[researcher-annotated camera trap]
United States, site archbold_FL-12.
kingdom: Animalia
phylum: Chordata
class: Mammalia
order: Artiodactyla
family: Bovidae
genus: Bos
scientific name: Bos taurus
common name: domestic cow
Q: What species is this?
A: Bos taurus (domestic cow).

____________________

Requirement
An exact copy of every record above is what's needed here.

Exercise result
[researcher-annotated camera trap]
United States, site archbold_FL-12.
kingdom: Animalia
phylum: Chordata
class: Mammalia
order: Artiodactyla
family: Bovidae
genus: Bos
scientific name: Bos taurus
common name: domestic cow
Q: What species is this?
A: Bos taurus (domestic cow).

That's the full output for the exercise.